— BEGIN —

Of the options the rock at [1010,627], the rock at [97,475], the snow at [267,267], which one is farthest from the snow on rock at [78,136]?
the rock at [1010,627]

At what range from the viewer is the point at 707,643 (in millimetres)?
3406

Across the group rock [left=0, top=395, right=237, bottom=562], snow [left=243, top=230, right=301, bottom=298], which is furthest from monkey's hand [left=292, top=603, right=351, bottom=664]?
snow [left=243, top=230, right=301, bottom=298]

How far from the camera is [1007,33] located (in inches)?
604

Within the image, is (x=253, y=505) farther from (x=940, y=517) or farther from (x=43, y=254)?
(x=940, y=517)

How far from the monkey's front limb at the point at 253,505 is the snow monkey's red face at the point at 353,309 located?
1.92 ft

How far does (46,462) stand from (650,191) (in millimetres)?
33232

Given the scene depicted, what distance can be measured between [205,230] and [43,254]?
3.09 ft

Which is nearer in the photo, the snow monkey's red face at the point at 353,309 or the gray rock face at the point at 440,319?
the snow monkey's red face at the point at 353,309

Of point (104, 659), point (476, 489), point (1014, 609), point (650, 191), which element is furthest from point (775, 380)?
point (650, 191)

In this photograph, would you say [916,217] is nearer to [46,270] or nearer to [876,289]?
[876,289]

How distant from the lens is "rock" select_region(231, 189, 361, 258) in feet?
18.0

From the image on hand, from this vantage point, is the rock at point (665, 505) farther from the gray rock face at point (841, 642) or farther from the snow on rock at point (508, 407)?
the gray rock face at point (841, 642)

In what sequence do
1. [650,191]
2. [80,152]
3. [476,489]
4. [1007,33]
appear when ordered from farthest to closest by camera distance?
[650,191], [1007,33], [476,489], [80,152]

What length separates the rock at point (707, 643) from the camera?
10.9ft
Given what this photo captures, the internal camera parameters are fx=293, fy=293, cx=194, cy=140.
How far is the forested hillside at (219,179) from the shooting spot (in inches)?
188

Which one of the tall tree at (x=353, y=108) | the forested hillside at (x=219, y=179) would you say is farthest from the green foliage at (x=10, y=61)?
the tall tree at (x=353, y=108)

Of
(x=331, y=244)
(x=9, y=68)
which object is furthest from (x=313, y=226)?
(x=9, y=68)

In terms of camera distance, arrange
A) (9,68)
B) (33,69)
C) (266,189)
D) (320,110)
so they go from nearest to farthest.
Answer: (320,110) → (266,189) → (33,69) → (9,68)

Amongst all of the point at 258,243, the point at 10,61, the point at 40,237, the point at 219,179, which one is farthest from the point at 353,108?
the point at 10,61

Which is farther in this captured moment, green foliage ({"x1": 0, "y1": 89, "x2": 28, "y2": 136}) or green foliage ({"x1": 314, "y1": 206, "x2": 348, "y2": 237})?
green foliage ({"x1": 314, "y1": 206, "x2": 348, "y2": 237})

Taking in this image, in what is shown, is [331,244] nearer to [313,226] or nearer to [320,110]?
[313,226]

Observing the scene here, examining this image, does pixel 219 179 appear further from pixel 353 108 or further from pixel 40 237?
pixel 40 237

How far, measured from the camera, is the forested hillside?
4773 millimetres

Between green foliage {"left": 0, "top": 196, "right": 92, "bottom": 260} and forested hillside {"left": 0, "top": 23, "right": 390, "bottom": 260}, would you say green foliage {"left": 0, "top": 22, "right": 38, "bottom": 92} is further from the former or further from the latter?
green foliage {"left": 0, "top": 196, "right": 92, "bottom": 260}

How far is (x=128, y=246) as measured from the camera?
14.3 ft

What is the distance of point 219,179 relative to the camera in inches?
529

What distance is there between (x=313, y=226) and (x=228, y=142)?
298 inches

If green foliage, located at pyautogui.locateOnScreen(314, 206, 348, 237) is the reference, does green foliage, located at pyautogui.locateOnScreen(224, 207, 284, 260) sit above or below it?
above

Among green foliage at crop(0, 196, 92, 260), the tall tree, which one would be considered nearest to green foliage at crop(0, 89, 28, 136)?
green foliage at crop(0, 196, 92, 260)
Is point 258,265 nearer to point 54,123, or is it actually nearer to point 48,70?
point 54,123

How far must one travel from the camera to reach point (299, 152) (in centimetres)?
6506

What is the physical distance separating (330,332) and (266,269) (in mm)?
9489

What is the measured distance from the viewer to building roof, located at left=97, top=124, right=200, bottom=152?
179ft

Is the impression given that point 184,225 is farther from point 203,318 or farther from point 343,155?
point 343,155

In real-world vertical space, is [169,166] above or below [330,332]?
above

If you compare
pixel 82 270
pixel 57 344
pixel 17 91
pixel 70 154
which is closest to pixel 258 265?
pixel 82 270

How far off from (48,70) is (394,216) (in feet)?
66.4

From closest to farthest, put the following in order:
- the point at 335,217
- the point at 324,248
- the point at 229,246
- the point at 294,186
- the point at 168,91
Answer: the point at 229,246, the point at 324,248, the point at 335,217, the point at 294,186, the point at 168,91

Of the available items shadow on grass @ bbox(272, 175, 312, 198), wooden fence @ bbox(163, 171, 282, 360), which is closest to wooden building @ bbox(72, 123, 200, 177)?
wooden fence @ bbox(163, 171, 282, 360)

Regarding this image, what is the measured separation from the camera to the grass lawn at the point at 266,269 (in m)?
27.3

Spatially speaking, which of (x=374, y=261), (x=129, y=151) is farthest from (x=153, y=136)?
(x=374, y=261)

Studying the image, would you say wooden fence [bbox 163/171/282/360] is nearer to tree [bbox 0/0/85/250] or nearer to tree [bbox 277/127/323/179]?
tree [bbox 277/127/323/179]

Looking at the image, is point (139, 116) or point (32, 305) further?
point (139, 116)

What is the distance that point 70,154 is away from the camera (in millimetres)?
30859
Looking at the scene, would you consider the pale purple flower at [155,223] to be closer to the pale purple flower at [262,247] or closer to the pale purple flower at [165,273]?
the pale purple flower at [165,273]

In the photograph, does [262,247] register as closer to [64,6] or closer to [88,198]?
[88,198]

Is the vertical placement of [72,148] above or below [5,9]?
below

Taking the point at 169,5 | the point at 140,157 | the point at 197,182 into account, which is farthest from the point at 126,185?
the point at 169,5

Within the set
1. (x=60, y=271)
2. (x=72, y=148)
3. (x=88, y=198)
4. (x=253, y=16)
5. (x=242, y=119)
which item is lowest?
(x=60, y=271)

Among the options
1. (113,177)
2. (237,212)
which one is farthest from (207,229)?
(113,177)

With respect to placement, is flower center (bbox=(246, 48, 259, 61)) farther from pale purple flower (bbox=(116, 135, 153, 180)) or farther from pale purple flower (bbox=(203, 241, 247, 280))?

— END —

Objective –
Every line from the one containing "Looking at the image, is" through the last line of the entries must be written out verbatim, and no other line.

Exercise output –
Looking at the image, is point (139, 116) or point (32, 305) further?
point (139, 116)

What is the distance that point 70,154 is away from the camera (in millimetres)?
30859
Looking at the scene, would you consider the pale purple flower at [155,223] to be closer to the pale purple flower at [262,247] or closer to the pale purple flower at [165,273]?
the pale purple flower at [165,273]

In the photograph, does [262,247] register as closer to [64,6] or closer to [88,198]?
[88,198]

Is the vertical placement of [72,148] above or below [5,9]?
below

Taking the point at 169,5 | the point at 140,157 | the point at 197,182 into account, which is farthest from the point at 126,185?
the point at 169,5

Within the set
1. (x=60, y=271)
2. (x=72, y=148)
3. (x=88, y=198)
4. (x=253, y=16)
5. (x=242, y=119)
which item is lowest?
(x=60, y=271)

Among the options
1. (113,177)
2. (237,212)
which one is farthest from (207,229)?
(113,177)

With respect to placement, is flower center (bbox=(246, 48, 259, 61)) farther from pale purple flower (bbox=(116, 135, 153, 180)) or farther from pale purple flower (bbox=(203, 241, 247, 280))?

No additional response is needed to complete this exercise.